### DATASET EXTRACT

····················

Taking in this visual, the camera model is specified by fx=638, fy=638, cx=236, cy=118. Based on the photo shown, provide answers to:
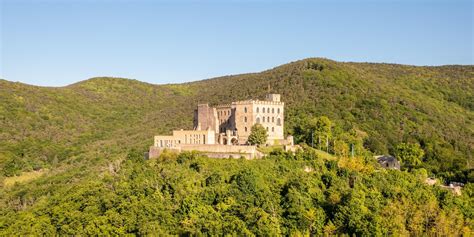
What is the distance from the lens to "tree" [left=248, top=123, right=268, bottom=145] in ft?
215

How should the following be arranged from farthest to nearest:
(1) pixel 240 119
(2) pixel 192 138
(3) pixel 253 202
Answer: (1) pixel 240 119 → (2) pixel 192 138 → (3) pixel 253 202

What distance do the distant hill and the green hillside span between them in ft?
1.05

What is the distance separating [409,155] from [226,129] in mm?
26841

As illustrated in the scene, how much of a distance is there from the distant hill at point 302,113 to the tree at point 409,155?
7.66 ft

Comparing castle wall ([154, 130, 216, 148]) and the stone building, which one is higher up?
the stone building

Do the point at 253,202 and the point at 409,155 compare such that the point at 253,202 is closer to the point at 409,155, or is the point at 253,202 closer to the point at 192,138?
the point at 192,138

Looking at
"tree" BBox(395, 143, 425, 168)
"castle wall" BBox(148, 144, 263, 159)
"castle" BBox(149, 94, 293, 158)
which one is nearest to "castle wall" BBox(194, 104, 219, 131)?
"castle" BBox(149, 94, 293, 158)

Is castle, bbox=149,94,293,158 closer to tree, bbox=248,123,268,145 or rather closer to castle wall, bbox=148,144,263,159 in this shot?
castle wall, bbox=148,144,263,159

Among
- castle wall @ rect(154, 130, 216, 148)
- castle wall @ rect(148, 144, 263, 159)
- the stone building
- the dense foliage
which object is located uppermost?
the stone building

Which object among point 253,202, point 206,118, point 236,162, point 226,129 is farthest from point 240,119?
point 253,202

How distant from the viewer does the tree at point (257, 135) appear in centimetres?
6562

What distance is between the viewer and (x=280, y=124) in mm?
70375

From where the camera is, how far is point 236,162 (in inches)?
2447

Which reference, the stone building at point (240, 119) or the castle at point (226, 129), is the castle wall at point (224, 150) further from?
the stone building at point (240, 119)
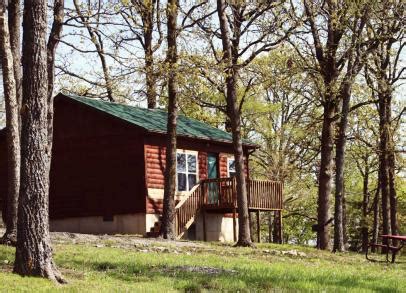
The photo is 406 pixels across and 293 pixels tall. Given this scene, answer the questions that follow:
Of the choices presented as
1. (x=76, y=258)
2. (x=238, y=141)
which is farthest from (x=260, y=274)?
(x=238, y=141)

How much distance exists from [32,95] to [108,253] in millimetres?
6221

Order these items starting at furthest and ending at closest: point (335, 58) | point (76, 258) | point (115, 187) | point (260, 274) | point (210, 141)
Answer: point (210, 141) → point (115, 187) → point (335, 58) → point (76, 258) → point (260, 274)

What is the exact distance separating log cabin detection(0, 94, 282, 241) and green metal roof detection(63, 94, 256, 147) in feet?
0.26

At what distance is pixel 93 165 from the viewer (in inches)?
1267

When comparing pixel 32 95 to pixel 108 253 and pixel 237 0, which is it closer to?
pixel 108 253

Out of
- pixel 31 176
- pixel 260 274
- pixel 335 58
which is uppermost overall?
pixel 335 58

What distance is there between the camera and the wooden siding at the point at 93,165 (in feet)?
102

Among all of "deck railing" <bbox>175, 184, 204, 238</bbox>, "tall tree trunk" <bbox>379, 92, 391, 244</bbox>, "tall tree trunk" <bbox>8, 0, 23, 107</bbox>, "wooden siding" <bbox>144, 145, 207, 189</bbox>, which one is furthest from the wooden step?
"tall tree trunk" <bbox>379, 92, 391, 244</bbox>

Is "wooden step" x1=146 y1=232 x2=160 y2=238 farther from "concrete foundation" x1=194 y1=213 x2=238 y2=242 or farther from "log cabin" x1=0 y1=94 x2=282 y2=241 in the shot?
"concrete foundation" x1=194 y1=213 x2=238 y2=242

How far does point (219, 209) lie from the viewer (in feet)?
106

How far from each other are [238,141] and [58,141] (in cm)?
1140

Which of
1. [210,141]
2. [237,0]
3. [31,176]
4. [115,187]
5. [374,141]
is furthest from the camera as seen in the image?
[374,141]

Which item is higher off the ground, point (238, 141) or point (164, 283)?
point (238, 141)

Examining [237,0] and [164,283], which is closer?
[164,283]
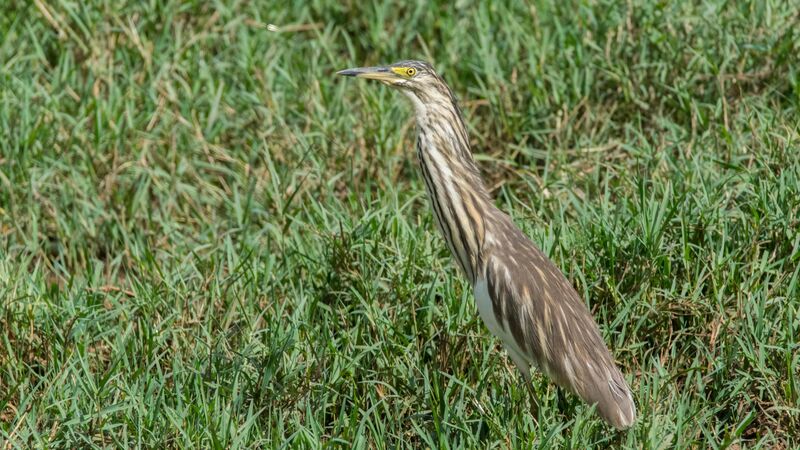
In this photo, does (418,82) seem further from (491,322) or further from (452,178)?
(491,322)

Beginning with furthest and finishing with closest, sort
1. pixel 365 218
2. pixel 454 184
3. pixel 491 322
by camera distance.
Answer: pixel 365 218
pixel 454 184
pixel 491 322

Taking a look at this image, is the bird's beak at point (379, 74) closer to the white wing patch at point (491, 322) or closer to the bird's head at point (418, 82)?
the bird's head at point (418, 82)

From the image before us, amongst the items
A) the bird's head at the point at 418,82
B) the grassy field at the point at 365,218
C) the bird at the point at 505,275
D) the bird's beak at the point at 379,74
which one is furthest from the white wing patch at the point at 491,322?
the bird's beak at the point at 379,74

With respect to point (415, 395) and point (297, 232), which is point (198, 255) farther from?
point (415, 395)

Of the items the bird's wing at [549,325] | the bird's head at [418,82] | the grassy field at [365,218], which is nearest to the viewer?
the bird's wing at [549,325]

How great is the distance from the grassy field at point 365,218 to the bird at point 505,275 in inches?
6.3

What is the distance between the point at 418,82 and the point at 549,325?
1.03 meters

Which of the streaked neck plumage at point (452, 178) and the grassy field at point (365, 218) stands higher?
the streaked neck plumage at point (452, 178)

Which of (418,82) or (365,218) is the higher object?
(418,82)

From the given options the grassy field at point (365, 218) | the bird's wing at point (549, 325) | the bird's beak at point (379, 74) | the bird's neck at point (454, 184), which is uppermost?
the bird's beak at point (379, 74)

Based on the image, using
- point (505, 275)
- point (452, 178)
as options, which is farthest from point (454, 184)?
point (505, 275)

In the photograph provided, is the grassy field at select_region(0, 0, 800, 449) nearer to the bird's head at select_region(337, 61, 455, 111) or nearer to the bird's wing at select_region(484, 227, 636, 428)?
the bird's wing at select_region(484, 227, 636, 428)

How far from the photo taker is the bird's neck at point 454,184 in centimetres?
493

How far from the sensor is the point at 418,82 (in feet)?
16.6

····················

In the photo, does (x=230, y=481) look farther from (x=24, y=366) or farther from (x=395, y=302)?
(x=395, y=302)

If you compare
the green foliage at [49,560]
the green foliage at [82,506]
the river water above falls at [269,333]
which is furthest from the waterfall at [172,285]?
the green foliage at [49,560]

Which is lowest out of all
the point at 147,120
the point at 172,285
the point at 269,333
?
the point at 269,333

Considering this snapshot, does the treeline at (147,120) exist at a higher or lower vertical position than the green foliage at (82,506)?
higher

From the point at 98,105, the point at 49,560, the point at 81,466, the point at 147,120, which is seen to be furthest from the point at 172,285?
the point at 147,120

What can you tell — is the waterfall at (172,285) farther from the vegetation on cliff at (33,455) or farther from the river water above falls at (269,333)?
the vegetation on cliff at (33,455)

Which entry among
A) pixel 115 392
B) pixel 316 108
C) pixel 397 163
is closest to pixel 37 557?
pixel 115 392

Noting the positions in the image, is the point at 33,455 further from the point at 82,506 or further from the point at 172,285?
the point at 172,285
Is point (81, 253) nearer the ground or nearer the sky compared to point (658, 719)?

····················

### EXERCISE DETAILS
Quote the listing lines word for word, beginning at the line that contains "Which reference, the" and stopping after the line that contains "Answer: point (210, 141)". Omit the pictures from your answer.

### CORRECT RESULT
Which reference, the stone building at point (240, 119) or the castle at point (226, 129), is the castle wall at point (224, 150) further from?
the stone building at point (240, 119)
The photo is 406 pixels across and 293 pixels tall. Given this scene, answer the questions that follow:
Of the choices presented as
1. (x=76, y=258)
2. (x=238, y=141)
which is farthest from (x=260, y=274)?
(x=238, y=141)

How much distance exists from [32,95] to [108,253] in millimetres?
6221

Order these items starting at furthest and ending at closest: point (335, 58) | point (76, 258) | point (115, 187) | point (260, 274) | point (210, 141)
Answer: point (210, 141) → point (115, 187) → point (335, 58) → point (76, 258) → point (260, 274)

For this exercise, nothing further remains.